__EXERCISE OBJECTIVE__.
Reproduce the data below word for word, beginning at the line that contains "Of thermostat on" and ending after the line that contains "300 centimetres".

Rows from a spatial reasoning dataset
● ● ● ●

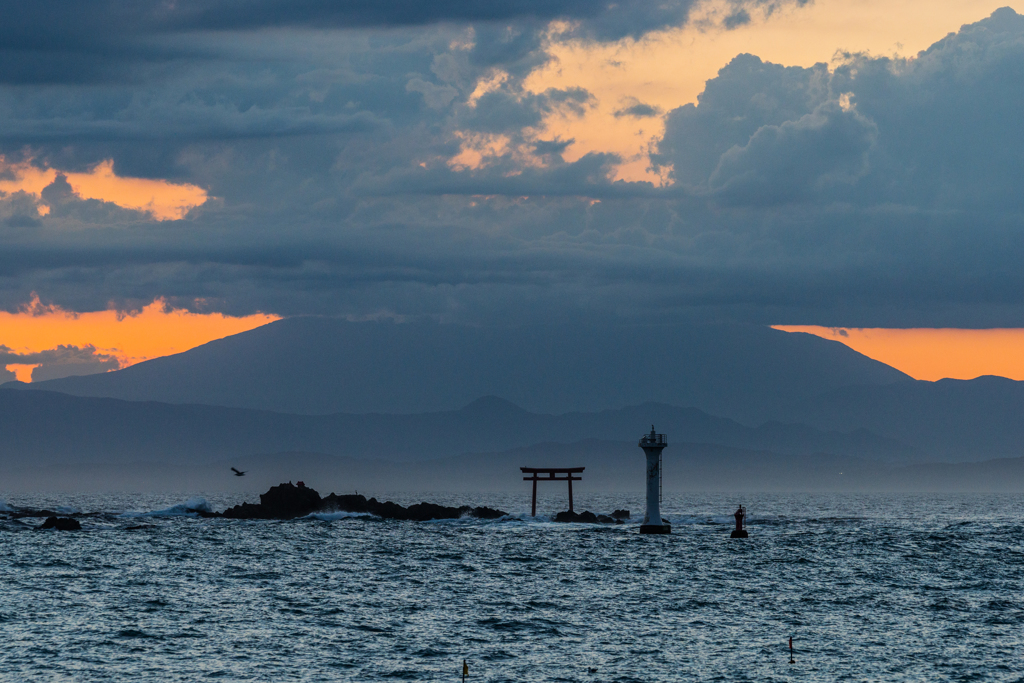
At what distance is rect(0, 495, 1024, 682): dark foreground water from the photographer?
125 ft

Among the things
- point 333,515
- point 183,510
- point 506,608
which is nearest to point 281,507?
point 333,515

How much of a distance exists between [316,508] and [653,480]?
1665 inches

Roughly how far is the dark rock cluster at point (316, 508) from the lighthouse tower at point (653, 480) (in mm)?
28687

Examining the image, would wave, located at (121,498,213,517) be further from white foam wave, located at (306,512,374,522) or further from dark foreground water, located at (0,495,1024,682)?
dark foreground water, located at (0,495,1024,682)

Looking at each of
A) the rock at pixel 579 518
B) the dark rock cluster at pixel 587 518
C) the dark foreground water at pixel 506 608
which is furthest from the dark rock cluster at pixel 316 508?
the dark foreground water at pixel 506 608

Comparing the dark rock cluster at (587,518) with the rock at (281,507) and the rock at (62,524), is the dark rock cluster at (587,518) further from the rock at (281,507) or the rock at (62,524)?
the rock at (62,524)

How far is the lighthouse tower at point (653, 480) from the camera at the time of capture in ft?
283

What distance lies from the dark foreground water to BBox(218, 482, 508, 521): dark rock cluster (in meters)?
23.4

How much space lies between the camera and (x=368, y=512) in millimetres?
115812

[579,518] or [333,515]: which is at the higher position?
[579,518]

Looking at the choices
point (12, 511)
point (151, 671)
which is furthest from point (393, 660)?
point (12, 511)

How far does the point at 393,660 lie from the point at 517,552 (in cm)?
3858

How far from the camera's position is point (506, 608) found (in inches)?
2015

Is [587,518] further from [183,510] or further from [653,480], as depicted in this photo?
[183,510]
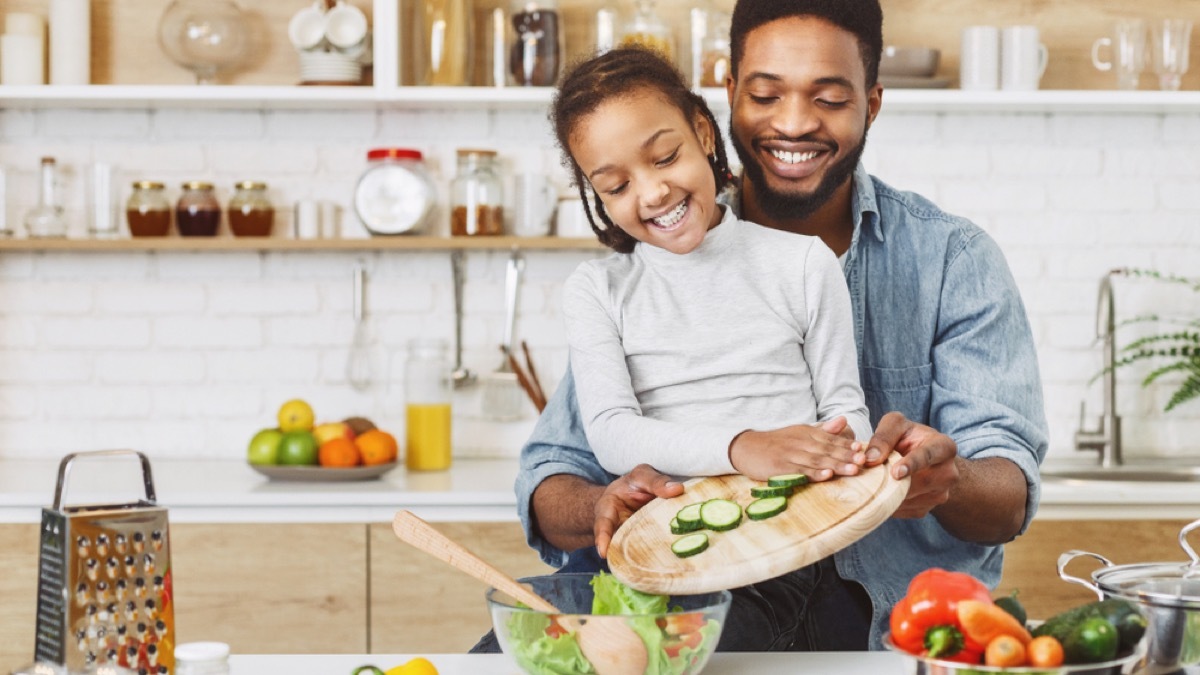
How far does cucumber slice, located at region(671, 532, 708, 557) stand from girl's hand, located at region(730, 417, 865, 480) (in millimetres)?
160

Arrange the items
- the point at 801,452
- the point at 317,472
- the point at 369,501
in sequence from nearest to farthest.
Answer: the point at 801,452
the point at 369,501
the point at 317,472

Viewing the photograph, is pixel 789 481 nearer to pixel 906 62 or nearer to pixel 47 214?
pixel 906 62

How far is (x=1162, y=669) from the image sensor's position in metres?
1.22

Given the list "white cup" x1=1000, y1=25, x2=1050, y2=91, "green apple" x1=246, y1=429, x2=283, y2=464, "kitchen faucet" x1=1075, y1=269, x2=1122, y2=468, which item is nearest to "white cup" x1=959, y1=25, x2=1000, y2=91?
"white cup" x1=1000, y1=25, x2=1050, y2=91

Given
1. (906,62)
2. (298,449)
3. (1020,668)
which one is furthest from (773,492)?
(906,62)

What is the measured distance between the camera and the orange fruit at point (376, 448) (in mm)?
3027

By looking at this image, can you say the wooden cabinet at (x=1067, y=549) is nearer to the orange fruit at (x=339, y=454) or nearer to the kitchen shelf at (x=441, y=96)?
the kitchen shelf at (x=441, y=96)

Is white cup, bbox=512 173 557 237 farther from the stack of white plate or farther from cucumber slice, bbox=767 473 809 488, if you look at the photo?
cucumber slice, bbox=767 473 809 488

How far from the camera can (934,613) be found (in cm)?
115

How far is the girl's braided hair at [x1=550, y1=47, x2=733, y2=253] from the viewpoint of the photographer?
174 cm

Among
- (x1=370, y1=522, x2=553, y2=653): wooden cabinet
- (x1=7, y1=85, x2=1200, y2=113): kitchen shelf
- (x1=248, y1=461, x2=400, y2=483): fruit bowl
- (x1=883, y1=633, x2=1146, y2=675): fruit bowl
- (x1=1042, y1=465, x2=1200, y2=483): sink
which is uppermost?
(x1=7, y1=85, x2=1200, y2=113): kitchen shelf

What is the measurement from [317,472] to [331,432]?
0.56ft

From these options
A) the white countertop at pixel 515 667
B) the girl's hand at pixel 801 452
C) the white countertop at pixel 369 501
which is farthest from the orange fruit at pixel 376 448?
the girl's hand at pixel 801 452

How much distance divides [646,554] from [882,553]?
0.63 m
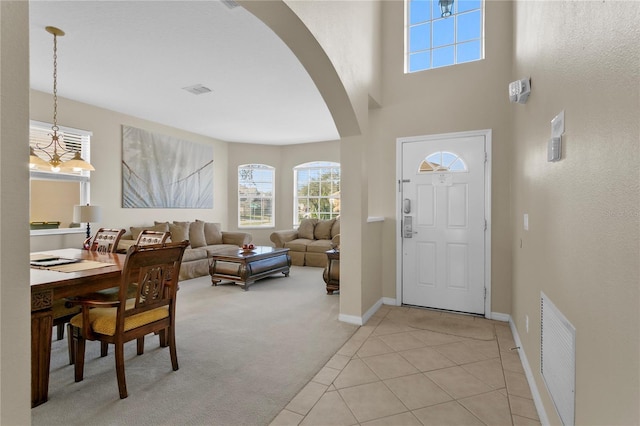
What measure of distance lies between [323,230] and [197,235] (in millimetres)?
2704

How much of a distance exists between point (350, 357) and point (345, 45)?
2.81 meters

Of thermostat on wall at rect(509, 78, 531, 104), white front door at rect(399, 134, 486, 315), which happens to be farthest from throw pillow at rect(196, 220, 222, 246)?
thermostat on wall at rect(509, 78, 531, 104)

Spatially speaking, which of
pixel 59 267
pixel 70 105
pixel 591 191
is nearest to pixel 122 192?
pixel 70 105

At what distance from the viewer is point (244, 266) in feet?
16.4

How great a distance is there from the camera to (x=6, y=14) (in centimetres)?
74

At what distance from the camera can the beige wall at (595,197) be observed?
0.89 metres

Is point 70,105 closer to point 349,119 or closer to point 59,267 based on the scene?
point 59,267

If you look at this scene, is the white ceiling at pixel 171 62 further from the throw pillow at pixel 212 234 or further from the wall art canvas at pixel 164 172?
the throw pillow at pixel 212 234

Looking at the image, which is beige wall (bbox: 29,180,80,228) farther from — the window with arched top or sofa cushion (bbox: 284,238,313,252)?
the window with arched top

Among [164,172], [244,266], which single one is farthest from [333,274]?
[164,172]

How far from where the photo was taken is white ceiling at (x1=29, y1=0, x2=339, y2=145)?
300 centimetres

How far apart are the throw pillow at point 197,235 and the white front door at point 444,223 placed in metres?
4.14

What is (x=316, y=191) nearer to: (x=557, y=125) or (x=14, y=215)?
(x=557, y=125)

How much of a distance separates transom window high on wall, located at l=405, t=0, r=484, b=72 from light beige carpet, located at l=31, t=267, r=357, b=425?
10.7ft
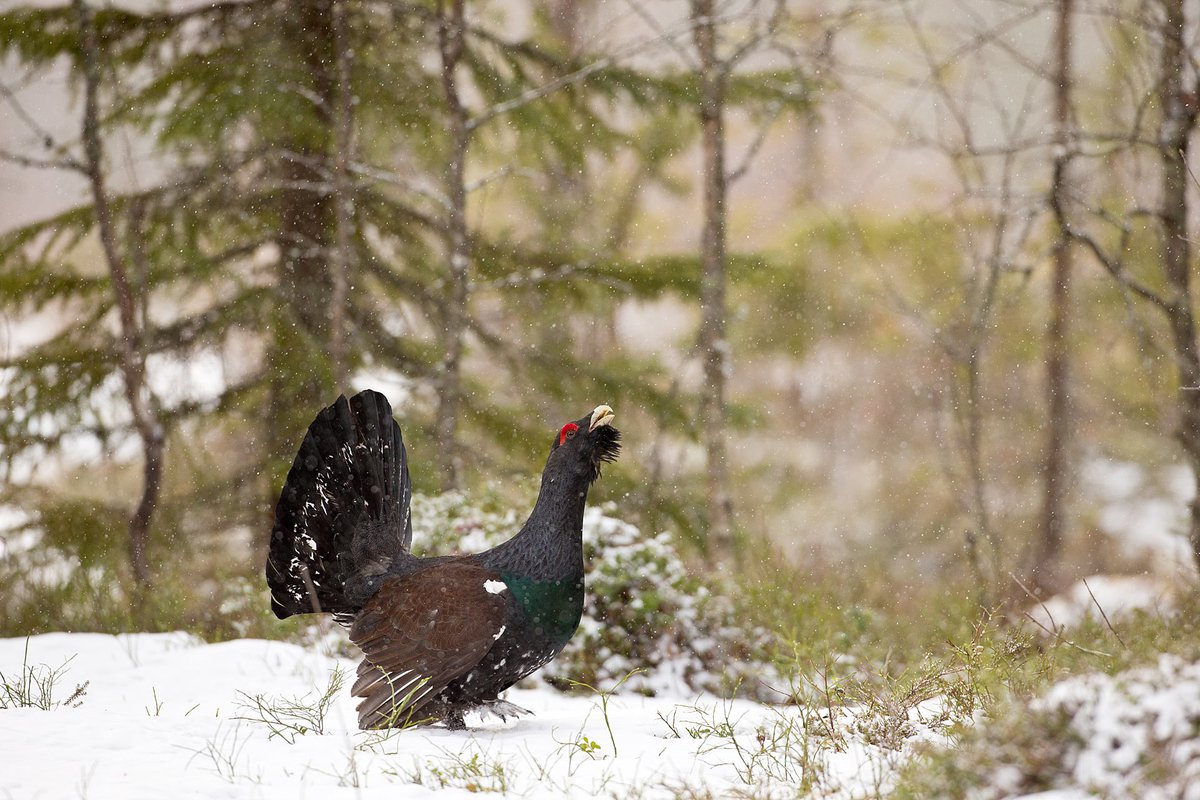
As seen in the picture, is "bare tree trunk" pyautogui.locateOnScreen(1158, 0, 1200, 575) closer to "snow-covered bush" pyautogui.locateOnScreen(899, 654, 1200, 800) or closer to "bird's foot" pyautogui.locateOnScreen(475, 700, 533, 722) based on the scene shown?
"snow-covered bush" pyautogui.locateOnScreen(899, 654, 1200, 800)

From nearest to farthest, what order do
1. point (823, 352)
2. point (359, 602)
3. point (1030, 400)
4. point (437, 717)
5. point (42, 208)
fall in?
point (437, 717) < point (359, 602) < point (1030, 400) < point (823, 352) < point (42, 208)

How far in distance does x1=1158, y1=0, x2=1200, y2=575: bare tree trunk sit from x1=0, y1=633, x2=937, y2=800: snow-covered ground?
3.39m

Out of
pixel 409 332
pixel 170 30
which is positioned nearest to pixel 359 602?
pixel 409 332

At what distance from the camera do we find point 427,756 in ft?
10.6

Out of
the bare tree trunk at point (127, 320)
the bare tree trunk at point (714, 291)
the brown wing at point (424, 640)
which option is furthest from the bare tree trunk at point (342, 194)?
the brown wing at point (424, 640)

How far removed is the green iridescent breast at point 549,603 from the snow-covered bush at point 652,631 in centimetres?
171

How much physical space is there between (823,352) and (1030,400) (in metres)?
3.71

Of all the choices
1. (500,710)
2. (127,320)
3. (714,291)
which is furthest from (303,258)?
(500,710)

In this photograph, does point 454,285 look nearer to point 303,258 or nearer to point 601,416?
point 303,258

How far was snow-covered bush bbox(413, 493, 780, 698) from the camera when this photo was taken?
5363 mm

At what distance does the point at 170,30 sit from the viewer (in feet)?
26.0

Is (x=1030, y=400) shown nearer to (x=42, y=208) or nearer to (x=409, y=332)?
(x=409, y=332)

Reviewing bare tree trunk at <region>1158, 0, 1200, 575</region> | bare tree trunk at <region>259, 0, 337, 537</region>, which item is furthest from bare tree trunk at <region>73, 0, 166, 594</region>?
bare tree trunk at <region>1158, 0, 1200, 575</region>

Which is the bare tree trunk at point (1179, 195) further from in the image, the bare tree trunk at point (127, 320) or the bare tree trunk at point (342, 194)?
the bare tree trunk at point (127, 320)
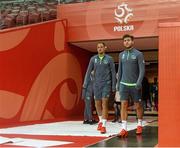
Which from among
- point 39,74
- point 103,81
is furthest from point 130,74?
point 39,74

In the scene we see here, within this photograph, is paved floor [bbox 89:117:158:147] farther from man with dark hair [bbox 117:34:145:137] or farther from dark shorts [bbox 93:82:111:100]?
dark shorts [bbox 93:82:111:100]

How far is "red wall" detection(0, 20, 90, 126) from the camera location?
8.80 metres

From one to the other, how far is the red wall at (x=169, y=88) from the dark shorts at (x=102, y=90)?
1974mm

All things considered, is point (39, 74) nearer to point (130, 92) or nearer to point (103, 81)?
point (103, 81)

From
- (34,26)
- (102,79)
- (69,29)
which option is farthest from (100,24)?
(102,79)

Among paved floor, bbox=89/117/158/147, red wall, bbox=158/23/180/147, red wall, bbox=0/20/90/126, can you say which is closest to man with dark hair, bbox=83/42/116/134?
paved floor, bbox=89/117/158/147

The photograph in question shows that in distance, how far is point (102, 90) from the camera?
6816mm

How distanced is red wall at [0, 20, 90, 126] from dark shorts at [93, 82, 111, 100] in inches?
103

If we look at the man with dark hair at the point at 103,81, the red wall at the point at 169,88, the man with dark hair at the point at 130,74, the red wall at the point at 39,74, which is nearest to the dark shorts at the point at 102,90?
the man with dark hair at the point at 103,81

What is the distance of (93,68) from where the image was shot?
7.15 m

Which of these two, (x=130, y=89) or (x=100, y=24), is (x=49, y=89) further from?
(x=130, y=89)

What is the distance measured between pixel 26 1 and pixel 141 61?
7.15 metres

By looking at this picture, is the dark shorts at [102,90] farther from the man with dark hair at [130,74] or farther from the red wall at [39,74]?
the red wall at [39,74]

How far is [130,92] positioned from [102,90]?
607 millimetres
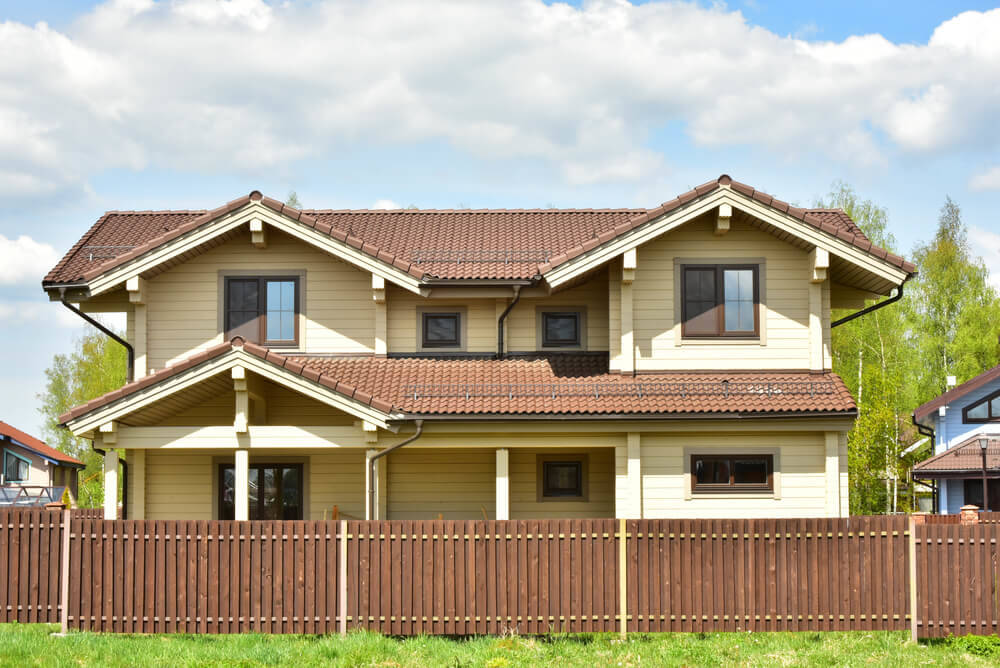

● ● ● ●

__WORKED SOLUTION__.
Of thermostat on wall at rect(509, 78, 531, 104), white front door at rect(399, 134, 486, 315), which happens to be farthest from throw pillow at rect(196, 220, 222, 246)?
thermostat on wall at rect(509, 78, 531, 104)

Spatially speaking, which of
pixel 59 267
pixel 70 105
pixel 591 191
is nearest to pixel 122 192?
pixel 70 105

At what distance from the viewer is point (244, 266) in feet?
16.4

How great a distance is there from the camera to (x=6, y=14) (in centimetres)?
74

At what distance from the camera can the beige wall at (595,197) be observed?
0.89 metres

Is point 70,105 closer to point 349,119 or closer to point 59,267 based on the scene?
point 59,267

If you look at this scene, is the white ceiling at pixel 171 62 further from the throw pillow at pixel 212 234 or further from the wall art canvas at pixel 164 172?
the throw pillow at pixel 212 234

Looking at the image, which is beige wall (bbox: 29,180,80,228) farther from — the window with arched top or sofa cushion (bbox: 284,238,313,252)?
the window with arched top

Among [164,172], [244,266], which single one is farthest from [333,274]?
[164,172]

How far from where the photo was taken is white ceiling at (x1=29, y1=0, x2=339, y2=145)?
300 centimetres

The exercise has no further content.